Measuring scratch resistance is different from measuring
hardness, however, because scratching involves
components of loading and shearing, whereas "absolute"
hardness is measured by the response of a material to
vertical loading (indentation). Although it is not practical
for most undergraduate classes to do indentation
hardness testing, students can evaluate tabulated
quantitative hardness data and compare these data with
their own determination of relative scratch resistance. To
help students better understand physical properties of
minerals, and in particular the concept of mineral
hardness, we present an example exercise based on
recent systematic measurements of the hardness of Mohs
scale minerals using indentation techniques. This
exercise allows students to explore the differences in
hardness among minerals of the Mohs scale, enhancing
their understanding of the Mohs scale itself as well as the
chemical and physical factors that influence mineral
hardness. The exercise is most appropriate for Earth
materials and mineralogy classes, but can be adapted for
students with different levels of expertise, including
introductory physical science students.
INTRODUCTION
Hardness is a physical property of minerals, and along
with other physical properties, such as cleavage, luster,
and streak, is commonly taught to geoscience students in
introductory physical geology, mineralogy, and other
classes involving Earth materials. Hardness is a function
of bonding strength (and therefore of crystal chemistry
and structure), so it is a useful property for
understanding the relationship between the structure
and composition of crystals and their macroscopic
properties. It is important that students have a basic
understanding of mineral physical properties such as
hardness, the relationship between physical properties
and crystal structure and chemistry, and the practical
applications of this knowledge (e.g., uses of minerals in
daily life).
In practice, hardness may also be understood as a
relative property: that is, students can determine by a
simple experiment ( Figure 1a) that calcite scratches more
easily than quartz, without necessarily quantifying that
relationship. When relative hardness is quantified, it is
by the Mohs scale of scratch resistance. Hardness as a
material property is measured by the response of a
material to loading ( Figure 1b), and can be described by
units of pressure (e.g., GigaPascals, GPa). Because
measured hardness values vary depending on the
56
technique, there is no absolute scale for hardness, and
relative scales such as the Mohs scale are therefore of
great practical value.
Mineralogy textbooks commonly equate hardness
with scratch resistance. For example, Klein (2002), p. 31:
"The resistance that a smooth surface of a mineral offers
to scratching is its hardness.."; and Perkins (2002), p. 55:
"Hardness is a mineral's resistance to abrasion or
scratching". It is also common for textbooks to contain a
graph of Mohs number vs. a quantity labeled "absolute"

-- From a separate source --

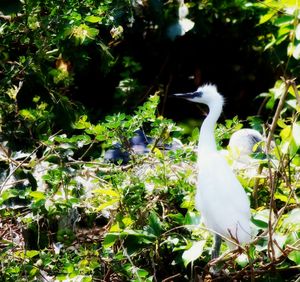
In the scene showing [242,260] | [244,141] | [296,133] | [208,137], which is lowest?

hardness, although in some cases the measurement
methods and sources of the absolute hardness data are
not given (e.g., Klein, 2002, Figure 2.19, and Perkins,
2002, Figure 3.8a, both of which lack units; Nesse, 2000,
Figure 6.4, from an unknown source and method).
The text by Bloss (1994) correctly distinguishes
between Mohs hardness (scratch resistance) and
indentation hardness, and notes that each is a measure of
a mineral's resistance to "mechanical breakdown " (p.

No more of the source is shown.